Task description:
Retype the lines of the listing below exactly, but only those from the one containing "Köttlåda 1/4-del djur (stut 159:- / kilo)" through the last line; pictures stay out.

Records supplied:
-- Opening Marker --
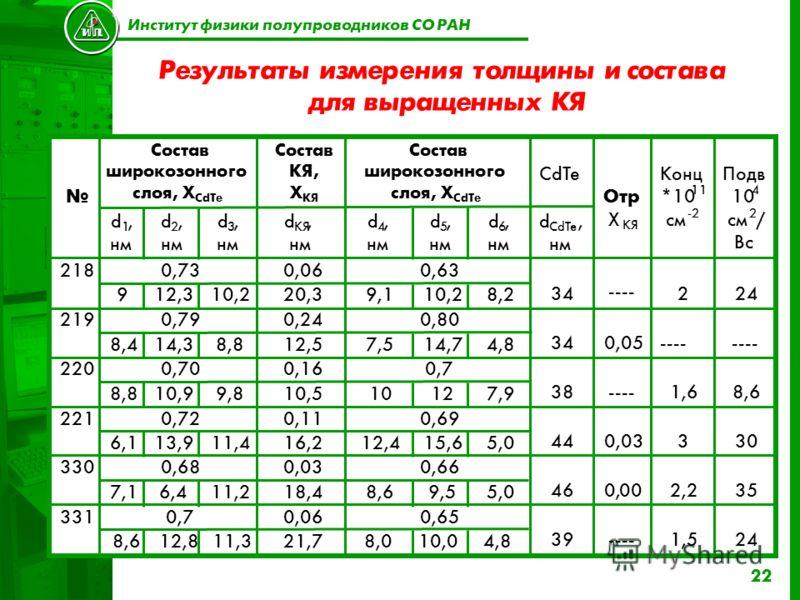 22 Результаты измерения толщины и состава для выращенных КЯ Институт физики полупроводников СО РАН Состав широкозонного слоя, X CdTe Состав КЯ, Х КЯ CdTe d 1, нм d 2, d 3, d, КЯ нм d 4, d 5, d 6, d CdTe, нм Отр X КЯ Конц *10 11 см -2 Подв 10 4 см 2 /
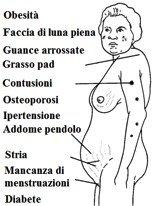 SINDROME DI CUSHING sintomi-unavitasumisura
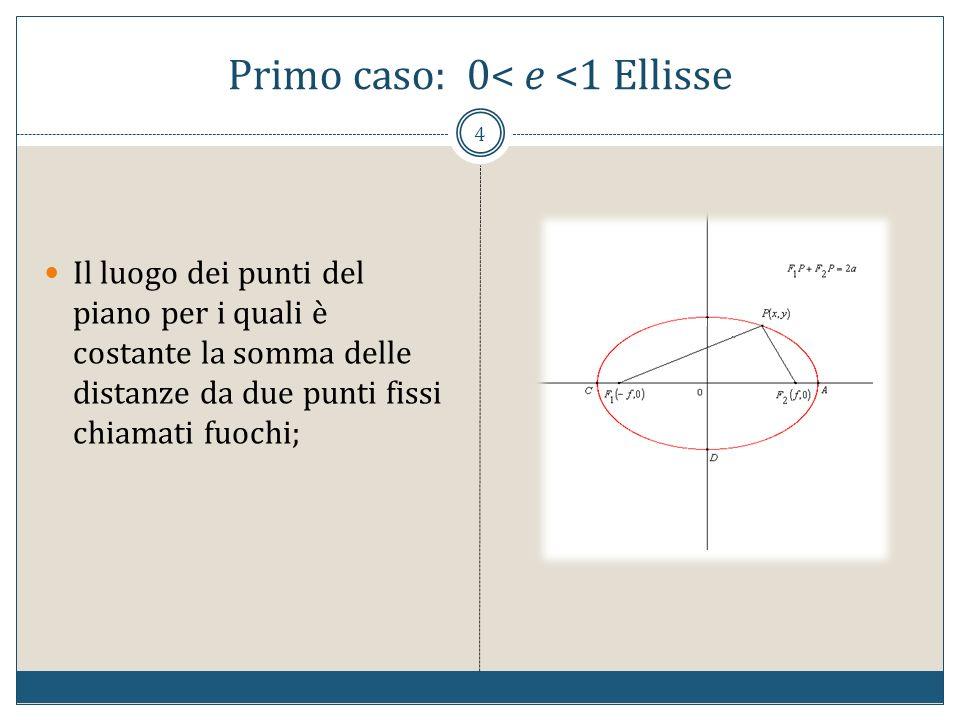 Primo caso: 0< e <1 Ellisse 4 Il luogo dei punti del piano per i quali è costante la somma delle distanze da due punti fissi chiamati fuochi;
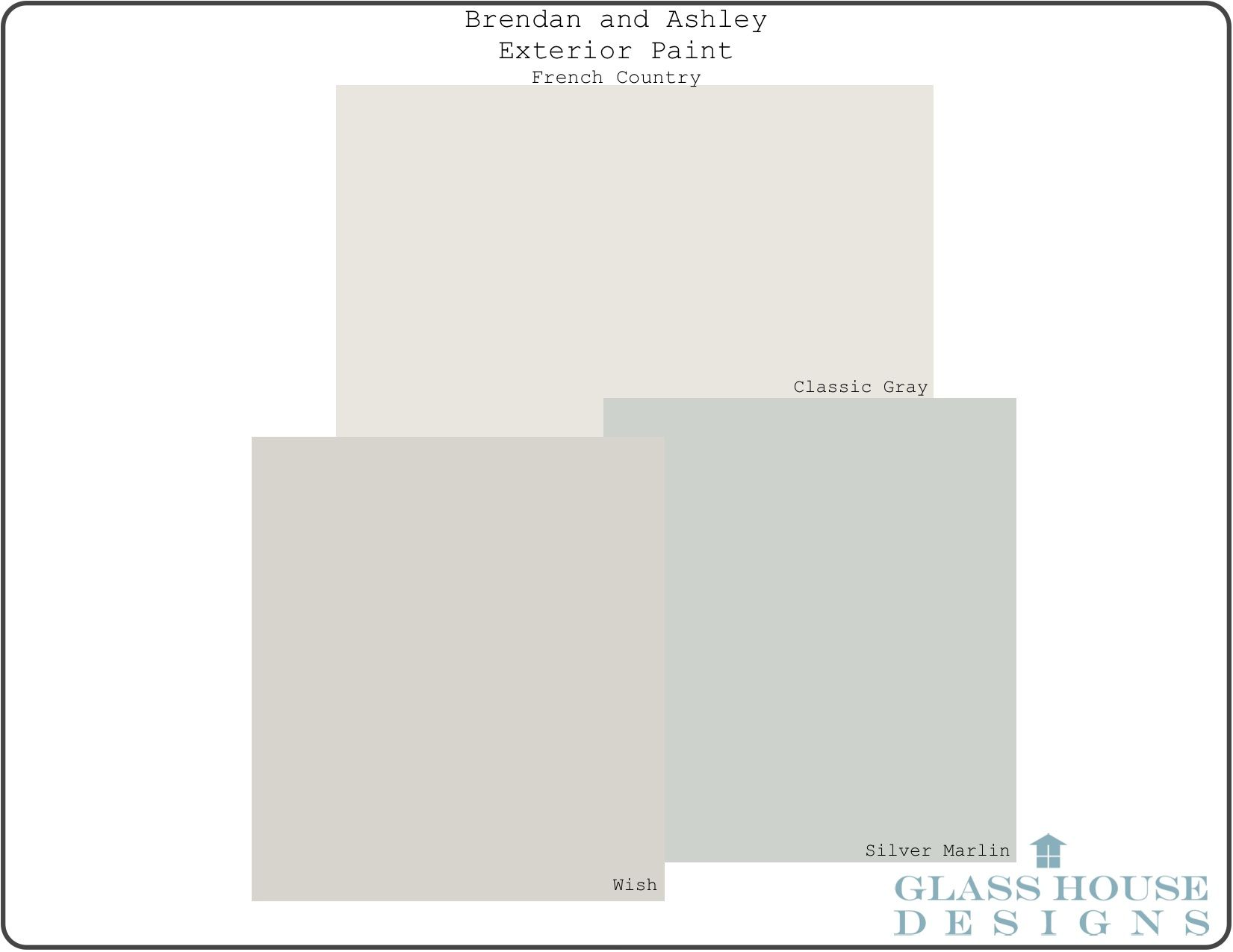 French Country Paint Color Scheme- Benjamin Moore Paint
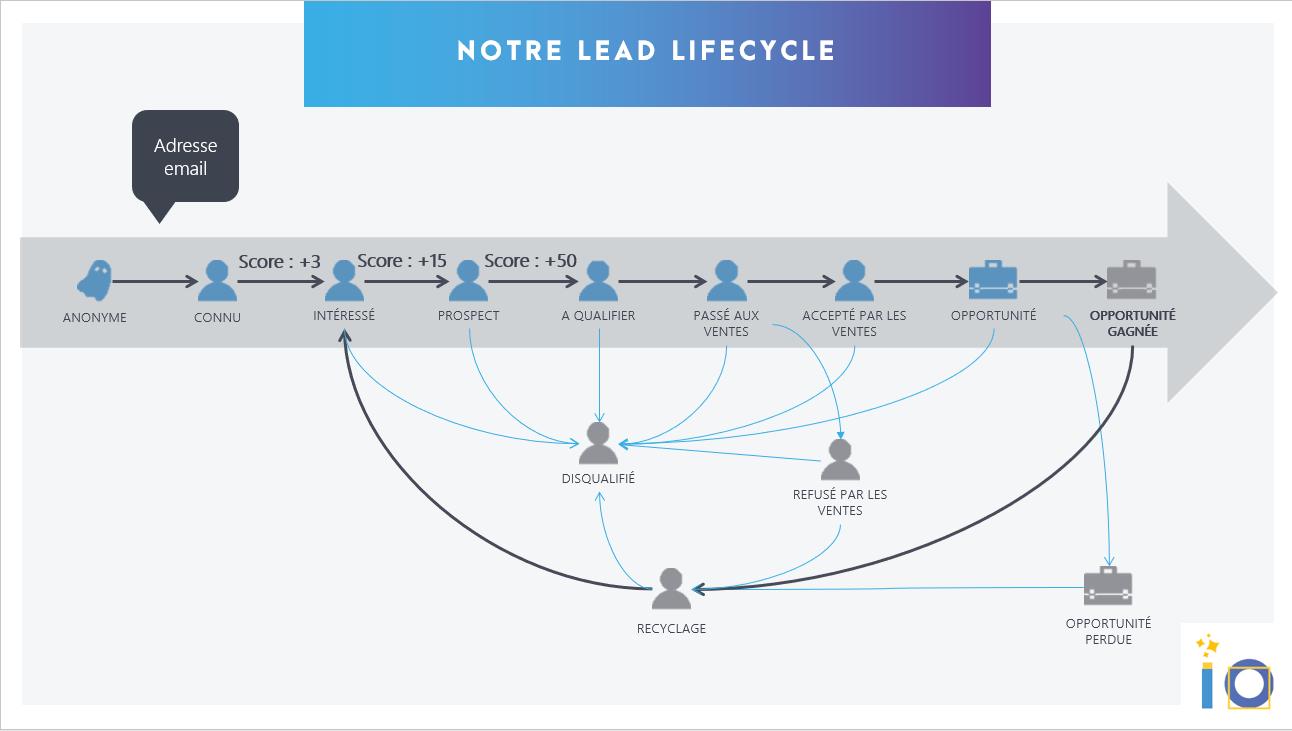 scoring + lead life cycle dans le match marketo vs hubspot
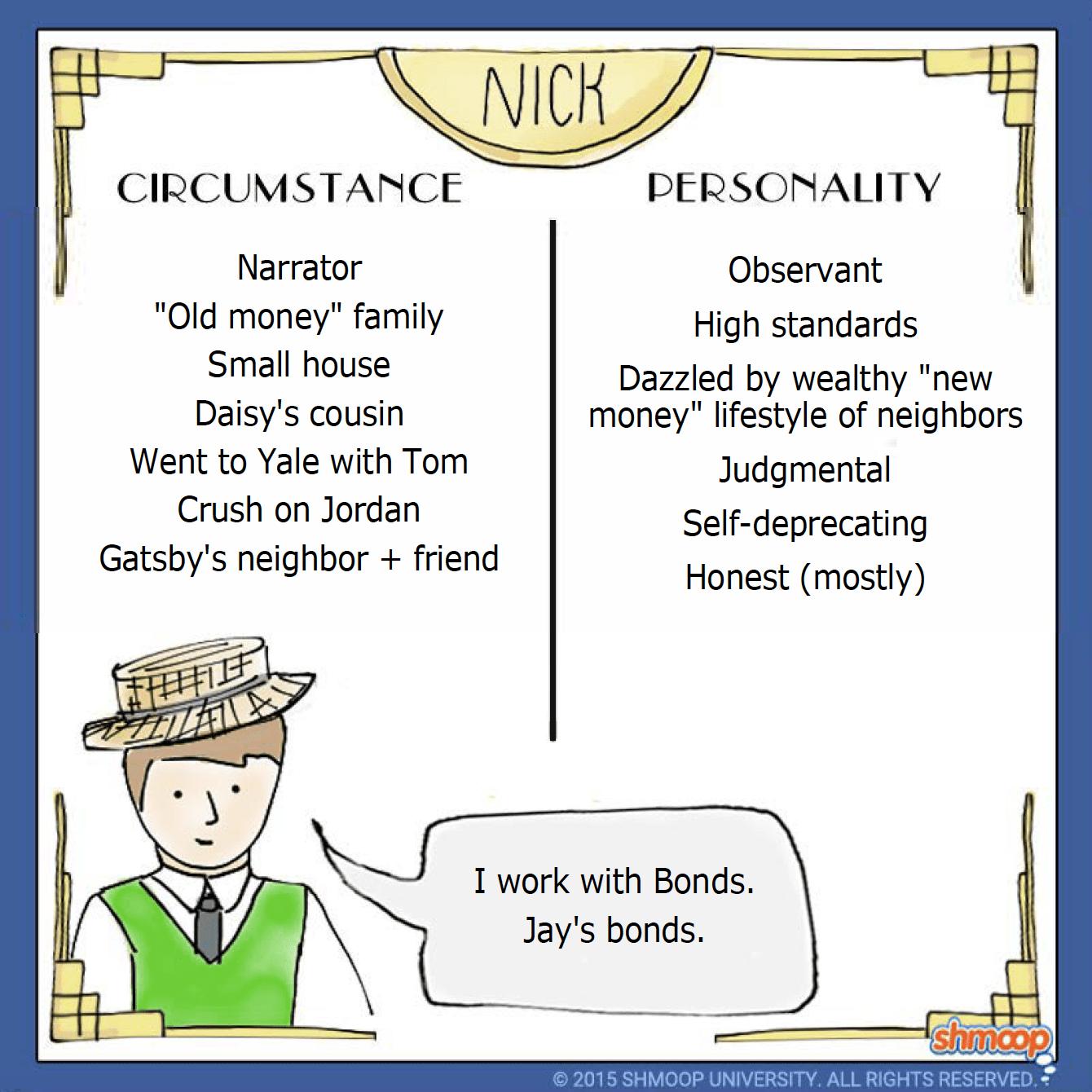 Characterysis Chart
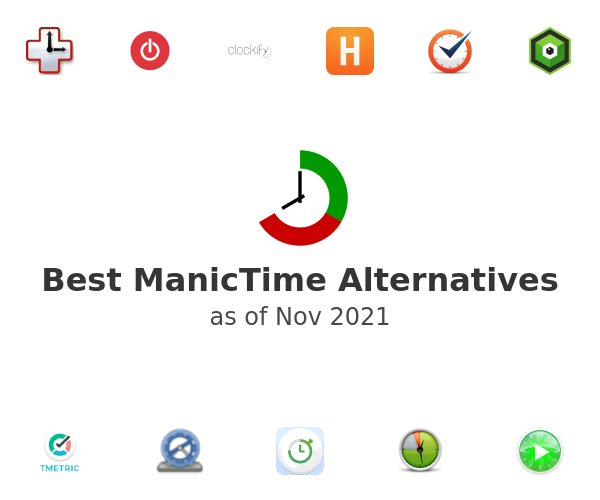 Best ManicTime Alternatives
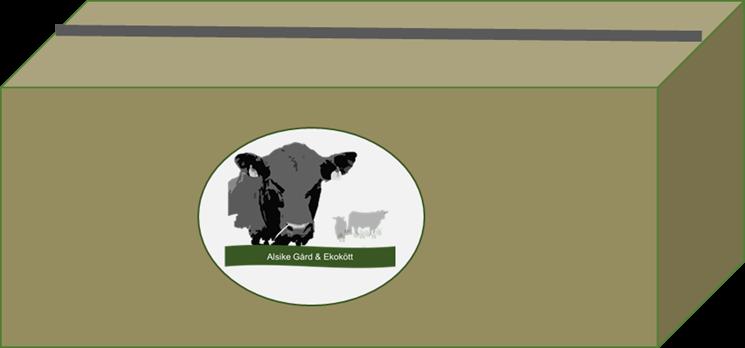 Köttlåda 1/4-del djur (stut 159:- / kilo)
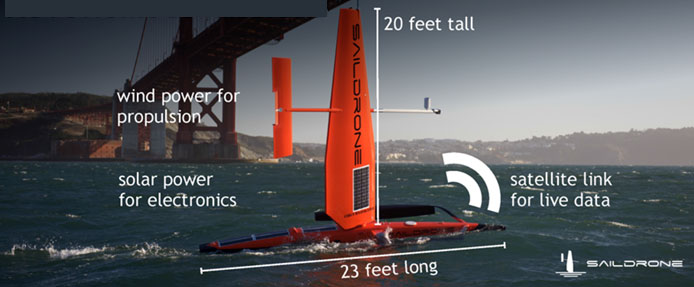 Saildrone: a state-of-the-art, wind and solar powered unmanned surface vehicle (USV)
-- Closing Marker --
Solution for this task:
 Köttlåda 1/4-del djur (stut 159:- / kilo)
 Saildrone: a state-of-the-art, wind and solar powered unmanned surface vehicle (USV)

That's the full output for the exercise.